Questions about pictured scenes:
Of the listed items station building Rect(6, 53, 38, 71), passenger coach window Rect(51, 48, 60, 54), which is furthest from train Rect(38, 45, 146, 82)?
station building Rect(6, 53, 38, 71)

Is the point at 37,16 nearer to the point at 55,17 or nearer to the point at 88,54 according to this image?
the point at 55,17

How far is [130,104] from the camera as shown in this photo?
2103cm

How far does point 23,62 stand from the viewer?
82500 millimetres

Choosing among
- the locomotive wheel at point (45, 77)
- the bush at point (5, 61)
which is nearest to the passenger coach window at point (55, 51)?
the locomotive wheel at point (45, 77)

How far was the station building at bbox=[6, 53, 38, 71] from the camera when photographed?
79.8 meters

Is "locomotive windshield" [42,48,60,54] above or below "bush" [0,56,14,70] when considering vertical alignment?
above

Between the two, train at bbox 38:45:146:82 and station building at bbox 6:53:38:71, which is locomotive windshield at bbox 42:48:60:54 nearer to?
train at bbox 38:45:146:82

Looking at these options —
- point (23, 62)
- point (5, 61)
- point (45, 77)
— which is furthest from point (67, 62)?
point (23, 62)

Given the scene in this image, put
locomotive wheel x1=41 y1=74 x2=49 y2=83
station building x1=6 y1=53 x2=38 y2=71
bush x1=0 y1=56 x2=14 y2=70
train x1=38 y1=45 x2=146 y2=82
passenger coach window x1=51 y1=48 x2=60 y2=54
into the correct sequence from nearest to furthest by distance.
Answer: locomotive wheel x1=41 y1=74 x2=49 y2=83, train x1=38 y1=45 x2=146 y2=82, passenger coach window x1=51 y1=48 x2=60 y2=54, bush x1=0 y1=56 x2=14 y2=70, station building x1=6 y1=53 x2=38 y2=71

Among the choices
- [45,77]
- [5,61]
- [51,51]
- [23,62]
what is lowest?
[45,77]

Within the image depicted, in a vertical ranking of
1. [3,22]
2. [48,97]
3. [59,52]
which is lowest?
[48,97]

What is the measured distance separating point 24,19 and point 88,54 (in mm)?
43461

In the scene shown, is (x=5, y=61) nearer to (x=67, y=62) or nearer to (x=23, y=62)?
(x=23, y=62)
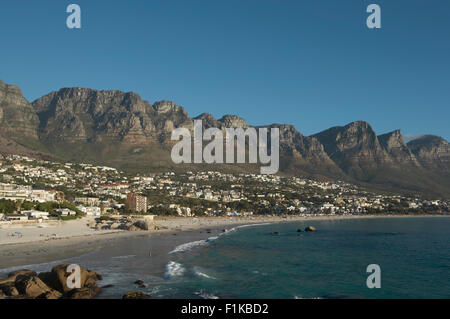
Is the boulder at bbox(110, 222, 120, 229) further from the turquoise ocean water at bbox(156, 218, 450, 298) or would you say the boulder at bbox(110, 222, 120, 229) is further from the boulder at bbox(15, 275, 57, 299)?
the boulder at bbox(15, 275, 57, 299)

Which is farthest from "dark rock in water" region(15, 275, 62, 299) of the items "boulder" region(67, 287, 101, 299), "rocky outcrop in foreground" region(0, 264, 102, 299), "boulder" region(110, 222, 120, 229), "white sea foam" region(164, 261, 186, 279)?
"boulder" region(110, 222, 120, 229)

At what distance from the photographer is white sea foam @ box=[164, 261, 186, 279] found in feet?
109

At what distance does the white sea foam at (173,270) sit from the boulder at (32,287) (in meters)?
10.7

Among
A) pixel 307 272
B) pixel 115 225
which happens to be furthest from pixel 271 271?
pixel 115 225

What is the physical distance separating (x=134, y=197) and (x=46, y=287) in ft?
342

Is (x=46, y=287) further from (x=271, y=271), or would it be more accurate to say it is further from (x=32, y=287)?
(x=271, y=271)

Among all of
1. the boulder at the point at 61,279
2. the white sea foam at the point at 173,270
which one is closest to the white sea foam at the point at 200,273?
the white sea foam at the point at 173,270

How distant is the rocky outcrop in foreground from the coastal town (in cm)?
5763

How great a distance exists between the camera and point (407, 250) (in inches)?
2247

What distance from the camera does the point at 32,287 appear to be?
78.5ft

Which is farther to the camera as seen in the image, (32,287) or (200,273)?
(200,273)
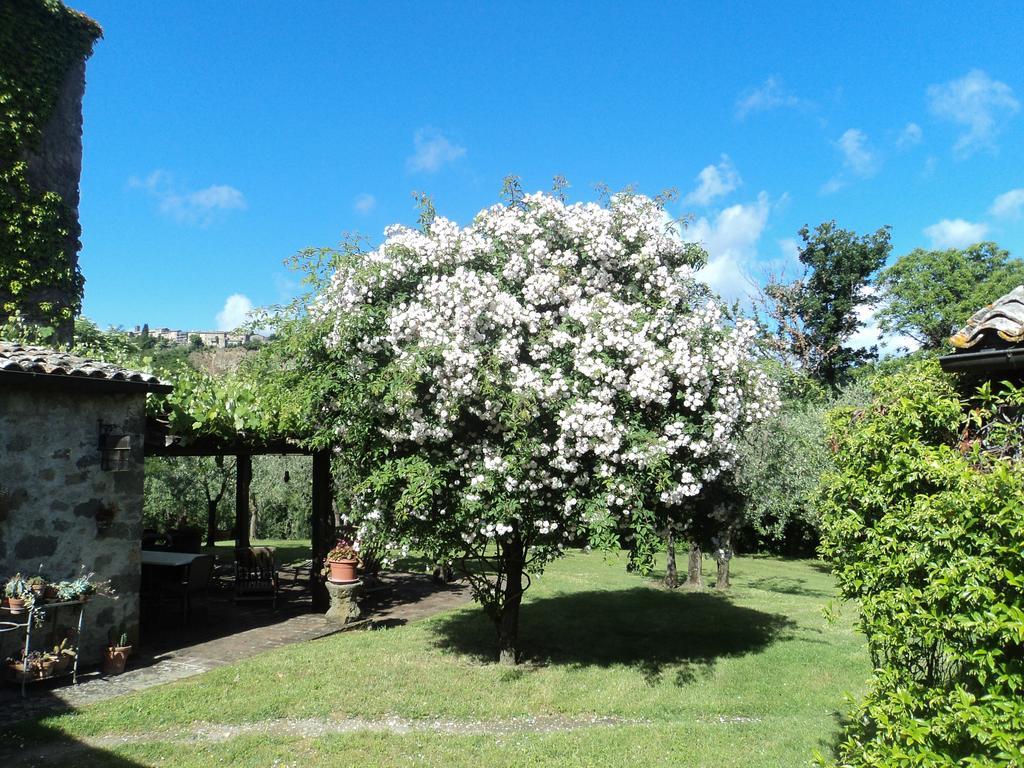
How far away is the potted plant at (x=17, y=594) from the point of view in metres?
6.96

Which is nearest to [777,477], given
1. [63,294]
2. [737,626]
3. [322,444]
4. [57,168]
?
[737,626]

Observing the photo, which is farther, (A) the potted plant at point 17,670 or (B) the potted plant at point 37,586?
(B) the potted plant at point 37,586

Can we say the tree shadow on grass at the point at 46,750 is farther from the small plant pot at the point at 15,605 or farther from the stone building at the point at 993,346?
the stone building at the point at 993,346

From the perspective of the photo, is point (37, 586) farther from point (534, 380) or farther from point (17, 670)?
point (534, 380)

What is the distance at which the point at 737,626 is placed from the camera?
37.2ft

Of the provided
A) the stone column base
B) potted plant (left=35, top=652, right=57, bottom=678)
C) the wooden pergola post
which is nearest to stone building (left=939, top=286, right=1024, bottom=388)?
potted plant (left=35, top=652, right=57, bottom=678)

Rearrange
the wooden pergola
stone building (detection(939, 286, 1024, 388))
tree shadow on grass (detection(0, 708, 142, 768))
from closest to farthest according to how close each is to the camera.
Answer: stone building (detection(939, 286, 1024, 388)) < tree shadow on grass (detection(0, 708, 142, 768)) < the wooden pergola

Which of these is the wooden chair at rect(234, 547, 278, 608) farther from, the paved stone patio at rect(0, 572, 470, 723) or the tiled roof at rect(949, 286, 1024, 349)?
the tiled roof at rect(949, 286, 1024, 349)

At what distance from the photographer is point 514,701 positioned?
24.0ft

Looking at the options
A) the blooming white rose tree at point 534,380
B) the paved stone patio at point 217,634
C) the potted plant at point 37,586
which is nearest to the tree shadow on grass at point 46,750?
the paved stone patio at point 217,634

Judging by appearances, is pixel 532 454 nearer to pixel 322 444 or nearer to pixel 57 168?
pixel 322 444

» WHAT IS EXPECTED
Make an exact duplicate of all the rows above, without the pictures.

» EXERCISE RESPONSE
Of the listed items station building Rect(6, 53, 38, 71), passenger coach window Rect(51, 48, 60, 54), which is furthest from train Rect(38, 45, 146, 82)?
station building Rect(6, 53, 38, 71)

Is the point at 37,16 nearer to the point at 55,17 or nearer to the point at 88,54 according to this image?
the point at 55,17

How far is [130,104] from the camera as shown in this photo?
2103cm

How far does point 23,62 stand from the viewer?
82500 millimetres

Choosing among
- the locomotive wheel at point (45, 77)
- the bush at point (5, 61)
which is nearest to the passenger coach window at point (55, 51)?
the locomotive wheel at point (45, 77)

How far was the station building at bbox=[6, 53, 38, 71] from the camera when photographed?
79.8 meters

Is "locomotive windshield" [42,48,60,54] above or below "bush" [0,56,14,70] when considering vertical alignment?
above

Between the two, train at bbox 38:45:146:82 and station building at bbox 6:53:38:71, which is locomotive windshield at bbox 42:48:60:54 nearer to?
train at bbox 38:45:146:82

Looking at these options —
- point (23, 62)
- point (5, 61)
- point (45, 77)
— which is furthest from point (67, 62)?
point (23, 62)

Given the scene in this image, put
locomotive wheel x1=41 y1=74 x2=49 y2=83
station building x1=6 y1=53 x2=38 y2=71
bush x1=0 y1=56 x2=14 y2=70
train x1=38 y1=45 x2=146 y2=82
passenger coach window x1=51 y1=48 x2=60 y2=54
into the correct sequence from nearest to furthest by distance.
Answer: locomotive wheel x1=41 y1=74 x2=49 y2=83, train x1=38 y1=45 x2=146 y2=82, passenger coach window x1=51 y1=48 x2=60 y2=54, bush x1=0 y1=56 x2=14 y2=70, station building x1=6 y1=53 x2=38 y2=71

Among the choices
- [45,77]
- [5,61]
- [51,51]
- [23,62]
what is lowest?
[45,77]

Within the image depicted, in a vertical ranking of
1. [3,22]
2. [48,97]
3. [59,52]
which is lowest?
[48,97]

What is the measured distance separating point 24,19 and point 88,54 (in mm)?
43461

In the scene shown, is (x=5, y=61) nearer to (x=67, y=62) or nearer to (x=23, y=62)?
(x=23, y=62)
Is the boulder at bbox(110, 222, 120, 229) further from the turquoise ocean water at bbox(156, 218, 450, 298) or would you say the boulder at bbox(110, 222, 120, 229) is further from the boulder at bbox(15, 275, 57, 299)?
the boulder at bbox(15, 275, 57, 299)

Which is farthest from "dark rock in water" region(15, 275, 62, 299) of the items "boulder" region(67, 287, 101, 299), "rocky outcrop in foreground" region(0, 264, 102, 299), "boulder" region(110, 222, 120, 229), "white sea foam" region(164, 261, 186, 279)?
"boulder" region(110, 222, 120, 229)

At what distance from the photographer is white sea foam @ box=[164, 261, 186, 279] found in feet?
109

At what distance does the white sea foam at (173,270) sit from the boulder at (32,287) (in meters)?
10.7

Among
A) pixel 307 272
B) pixel 115 225
which happens to be furthest from pixel 271 271?
pixel 115 225

What is the physical distance separating (x=134, y=197) and (x=46, y=287) in ft?
342

Is (x=46, y=287) further from (x=271, y=271), or would it be more accurate to say it is further from (x=32, y=287)?
(x=271, y=271)

Among all of
1. the boulder at the point at 61,279
2. the white sea foam at the point at 173,270
which one is closest to the white sea foam at the point at 200,273?
the white sea foam at the point at 173,270

How distant is the rocky outcrop in foreground from the coastal town (in cm)?
5763

How great a distance exists between the camera and point (407, 250) (in inches)?
2247

What distance from the camera does the point at 32,287 appear to be?
78.5ft

Which is farther to the camera as seen in the image, (32,287) or (200,273)?
(200,273)
How far away is the potted plant at (x=17, y=594) from the point of view in metres?
6.96

Which is nearest to [777,477], given
1. [63,294]
2. [737,626]
3. [322,444]
4. [57,168]
?
[737,626]

Observing the photo, which is farther, (A) the potted plant at point 17,670 or (B) the potted plant at point 37,586?
(B) the potted plant at point 37,586

Can we say the tree shadow on grass at the point at 46,750 is farther from the small plant pot at the point at 15,605 or farther from the stone building at the point at 993,346?
the stone building at the point at 993,346

From the perspective of the photo, is point (37, 586) farther from point (534, 380) or farther from point (17, 670)?
point (534, 380)

What is the distance at which the point at 737,626 is placed from the camera?
37.2ft

Of the provided
A) the stone column base
B) potted plant (left=35, top=652, right=57, bottom=678)
C) the wooden pergola post
which is nearest to stone building (left=939, top=286, right=1024, bottom=388)?
potted plant (left=35, top=652, right=57, bottom=678)

Rearrange
the wooden pergola
stone building (detection(939, 286, 1024, 388))
tree shadow on grass (detection(0, 708, 142, 768))
from closest to farthest according to how close each is to the camera.
Answer: stone building (detection(939, 286, 1024, 388)) < tree shadow on grass (detection(0, 708, 142, 768)) < the wooden pergola

Which of these is the wooden chair at rect(234, 547, 278, 608) farther from, the paved stone patio at rect(0, 572, 470, 723) or the tiled roof at rect(949, 286, 1024, 349)?
the tiled roof at rect(949, 286, 1024, 349)

At what distance from the photographer is point 514,701 positioned?
24.0ft

Looking at the options
A) the blooming white rose tree at point 534,380
B) the paved stone patio at point 217,634
C) the potted plant at point 37,586
which is nearest to the tree shadow on grass at point 46,750?
the paved stone patio at point 217,634

Judging by appearances, is pixel 532 454 nearer to pixel 322 444 or nearer to pixel 57 168?
pixel 322 444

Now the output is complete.